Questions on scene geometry
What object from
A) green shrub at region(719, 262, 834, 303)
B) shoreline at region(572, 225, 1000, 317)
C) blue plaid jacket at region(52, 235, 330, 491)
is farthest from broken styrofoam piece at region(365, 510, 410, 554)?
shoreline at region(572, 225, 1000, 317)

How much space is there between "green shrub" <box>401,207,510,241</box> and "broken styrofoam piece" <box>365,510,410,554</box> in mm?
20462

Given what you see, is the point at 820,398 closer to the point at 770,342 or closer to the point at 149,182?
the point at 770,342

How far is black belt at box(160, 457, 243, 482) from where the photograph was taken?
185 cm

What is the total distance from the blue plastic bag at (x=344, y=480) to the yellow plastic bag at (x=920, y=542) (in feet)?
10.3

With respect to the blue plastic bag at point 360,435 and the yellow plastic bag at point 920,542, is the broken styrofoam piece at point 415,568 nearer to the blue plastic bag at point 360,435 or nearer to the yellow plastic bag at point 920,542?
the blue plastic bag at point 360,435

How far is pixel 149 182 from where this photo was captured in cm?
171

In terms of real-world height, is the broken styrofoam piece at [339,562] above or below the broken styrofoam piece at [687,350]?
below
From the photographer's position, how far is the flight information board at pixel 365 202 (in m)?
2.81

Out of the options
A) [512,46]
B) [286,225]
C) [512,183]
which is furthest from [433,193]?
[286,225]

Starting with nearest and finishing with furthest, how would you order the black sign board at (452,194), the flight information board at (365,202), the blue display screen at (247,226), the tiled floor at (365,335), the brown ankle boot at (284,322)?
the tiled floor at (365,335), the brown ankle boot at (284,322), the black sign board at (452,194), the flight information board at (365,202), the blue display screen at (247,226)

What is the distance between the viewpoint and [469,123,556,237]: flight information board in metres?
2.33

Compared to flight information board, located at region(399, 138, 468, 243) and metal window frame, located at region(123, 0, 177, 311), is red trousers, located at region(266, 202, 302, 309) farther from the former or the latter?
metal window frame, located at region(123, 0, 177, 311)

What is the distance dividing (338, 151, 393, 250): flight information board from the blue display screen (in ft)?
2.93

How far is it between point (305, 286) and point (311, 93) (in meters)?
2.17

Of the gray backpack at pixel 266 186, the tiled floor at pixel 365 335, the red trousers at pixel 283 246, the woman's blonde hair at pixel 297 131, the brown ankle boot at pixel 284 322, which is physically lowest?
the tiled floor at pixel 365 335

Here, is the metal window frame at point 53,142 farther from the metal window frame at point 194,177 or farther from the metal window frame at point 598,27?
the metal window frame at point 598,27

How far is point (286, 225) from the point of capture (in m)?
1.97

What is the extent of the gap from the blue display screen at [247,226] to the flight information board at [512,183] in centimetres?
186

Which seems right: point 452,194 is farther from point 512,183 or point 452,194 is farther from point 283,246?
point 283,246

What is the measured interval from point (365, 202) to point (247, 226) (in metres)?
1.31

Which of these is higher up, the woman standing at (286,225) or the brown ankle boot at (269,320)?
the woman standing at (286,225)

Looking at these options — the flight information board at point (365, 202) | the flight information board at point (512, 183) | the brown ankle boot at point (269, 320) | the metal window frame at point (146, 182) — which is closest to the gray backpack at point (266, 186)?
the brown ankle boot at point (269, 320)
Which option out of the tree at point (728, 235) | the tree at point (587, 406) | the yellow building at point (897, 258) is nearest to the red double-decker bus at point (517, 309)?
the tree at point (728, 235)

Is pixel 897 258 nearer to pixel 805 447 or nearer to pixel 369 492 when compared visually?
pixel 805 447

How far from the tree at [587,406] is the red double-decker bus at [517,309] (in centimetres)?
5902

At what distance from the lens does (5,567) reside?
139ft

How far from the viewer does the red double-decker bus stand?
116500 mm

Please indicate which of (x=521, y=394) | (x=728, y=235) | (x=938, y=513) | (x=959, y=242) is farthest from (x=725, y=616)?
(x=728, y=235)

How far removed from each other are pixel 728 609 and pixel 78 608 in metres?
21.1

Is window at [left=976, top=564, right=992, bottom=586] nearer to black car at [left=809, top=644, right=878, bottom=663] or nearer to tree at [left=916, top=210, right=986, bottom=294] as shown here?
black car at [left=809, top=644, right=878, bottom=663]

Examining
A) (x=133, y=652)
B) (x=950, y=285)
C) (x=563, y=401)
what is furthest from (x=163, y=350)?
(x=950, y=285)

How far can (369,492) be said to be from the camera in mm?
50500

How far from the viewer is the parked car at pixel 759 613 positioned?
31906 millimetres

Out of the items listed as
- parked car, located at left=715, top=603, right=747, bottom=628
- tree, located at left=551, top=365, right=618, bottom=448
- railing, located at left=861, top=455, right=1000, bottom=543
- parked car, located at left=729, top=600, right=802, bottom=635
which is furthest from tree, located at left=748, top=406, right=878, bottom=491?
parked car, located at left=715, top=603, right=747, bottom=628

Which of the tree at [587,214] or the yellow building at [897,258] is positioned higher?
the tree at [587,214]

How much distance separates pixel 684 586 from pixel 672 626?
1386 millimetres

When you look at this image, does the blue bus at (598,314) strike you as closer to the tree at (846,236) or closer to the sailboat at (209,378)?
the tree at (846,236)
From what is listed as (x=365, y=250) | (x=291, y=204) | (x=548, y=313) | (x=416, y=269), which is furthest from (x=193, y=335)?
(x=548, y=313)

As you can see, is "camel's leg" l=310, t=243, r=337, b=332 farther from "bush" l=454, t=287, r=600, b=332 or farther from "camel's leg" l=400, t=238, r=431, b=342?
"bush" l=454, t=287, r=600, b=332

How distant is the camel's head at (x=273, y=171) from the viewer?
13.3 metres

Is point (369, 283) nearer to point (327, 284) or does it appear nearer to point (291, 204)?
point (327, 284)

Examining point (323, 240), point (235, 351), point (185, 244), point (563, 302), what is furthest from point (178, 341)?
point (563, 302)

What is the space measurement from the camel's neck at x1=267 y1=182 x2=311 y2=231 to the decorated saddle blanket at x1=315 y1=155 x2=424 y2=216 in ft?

EXERCISE.
Update the records from the line containing "How much distance" through the line containing "13.3 metres" by replacing "sailboat" with "rowboat", keeping everything else unchanged. Return only those lines.

EXERCISE ANSWER.
How much distance separates pixel 684 586 from pixel 672 626?
1386 millimetres

When you look at this image, does the blue bus at (598,314) strike you as closer to the tree at (846,236) or closer to the rowboat at (209,378)?
the tree at (846,236)
From what is listed as (x=365, y=250) | (x=291, y=204) | (x=548, y=313) | (x=416, y=269), which is furthest from (x=193, y=335)?
(x=548, y=313)

As you can see, is "camel's leg" l=310, t=243, r=337, b=332 farther from "bush" l=454, t=287, r=600, b=332 or farther from "camel's leg" l=400, t=238, r=431, b=342?
"bush" l=454, t=287, r=600, b=332

How distant is the camel's head at (x=273, y=171) from the viewer?
13.3 metres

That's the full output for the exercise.